SHORT PROBLEM 1 -> In the forum thread, how long can an episode last?
SHORT PROBLEM 2 -> Reproduce the forum thread from "You must be" up to and including "(long term sick).".
SHORT PROBLEM 3 ->
For each statement, say yes or no depending on whether it agrees with the forum thread, and quote the words that decide it.
(a) Greg has found some CTE code for generating dates.
(b) Episodes are confined to a seven-day week.
(c) A missing shift is usually explained by a system failure.

Finding patterns in rows (date ordered)

Question

Finding patterns in rows (date ordered)

Viewing 10 posts - 16 through 24 (of 24 total)

You must be logged in to reply to this topic. Login to reply

greg.bull SSCrazy Points: 2093 More actions · Answer 1

Well, a staff member just didn't have a shift logged on that date - (usually an admin error explains this - someone forgot to enter them). But the thing is that shouldn't break the "episode" if (as an example) sick shifts are either side of this. There's no seven day week thing going on here, episodes can be hundreds of days (long term sick).

I have found some CTE code to generate dates, but not sure this is needed.

I could frig my source data to add in shifts if they are "missing" as an option ?

Would you mind explaining what the "working" line does in the cross apply line (ie is this the trigger for a new episode ?)

Regards, Greg.

PS I often get called Red Bull - we're both fizzy !

ChrisM@Work SSC Guru Points: 186127 More actions · Answer 2

greg.bull (2/7/2013)
...Would you mind explaining what the "working" line does in the cross apply line (ie is this the trigger for a new episode ?)
Regards, Greg.
PS I often get called Red Bull - we're both fizzy !

EXTRACTED INFORMATION ->
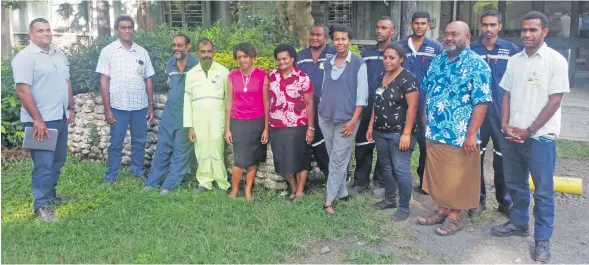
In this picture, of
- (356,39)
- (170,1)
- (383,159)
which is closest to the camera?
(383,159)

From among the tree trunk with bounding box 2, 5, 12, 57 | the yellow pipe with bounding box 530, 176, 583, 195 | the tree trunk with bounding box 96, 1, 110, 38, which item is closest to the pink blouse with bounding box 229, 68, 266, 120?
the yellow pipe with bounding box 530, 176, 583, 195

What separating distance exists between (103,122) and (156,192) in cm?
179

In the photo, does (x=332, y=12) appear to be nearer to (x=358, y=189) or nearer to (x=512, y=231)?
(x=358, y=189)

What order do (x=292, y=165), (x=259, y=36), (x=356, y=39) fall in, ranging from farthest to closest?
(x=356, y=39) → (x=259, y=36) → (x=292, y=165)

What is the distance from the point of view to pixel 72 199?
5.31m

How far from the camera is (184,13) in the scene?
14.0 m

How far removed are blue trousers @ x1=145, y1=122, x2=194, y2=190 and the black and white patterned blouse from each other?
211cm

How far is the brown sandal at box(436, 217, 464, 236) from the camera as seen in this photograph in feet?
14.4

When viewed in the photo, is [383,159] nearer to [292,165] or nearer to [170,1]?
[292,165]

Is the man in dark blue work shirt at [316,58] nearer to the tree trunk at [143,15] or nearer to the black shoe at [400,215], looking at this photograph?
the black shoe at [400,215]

WRITTEN SOLUTION 1 -> Episodes can be hundreds of days (long term sick).

WRITTEN SOLUTION 2 ->
You must be logged in to reply to this topic. Login to reply

greg.bull SSCrazy Points: 2093 More actions · Answer 1

Well, a staff member just didn't have a shift logged on that date - (usually an admin error explains this - someone forgot to enter them). But the thing is that shouldn't break the "episode" if (as an example) sick shifts are either side of this. There's no seven day week thing going on here, episodes can be hundreds of days (long term sick).

WRITTEN SOLUTION 3 ->
(a) Yes: "I have found some CTE code to generate dates"
(b) No: "There's no seven day week thing going on here"
(c) No: "usually an admin error explains this"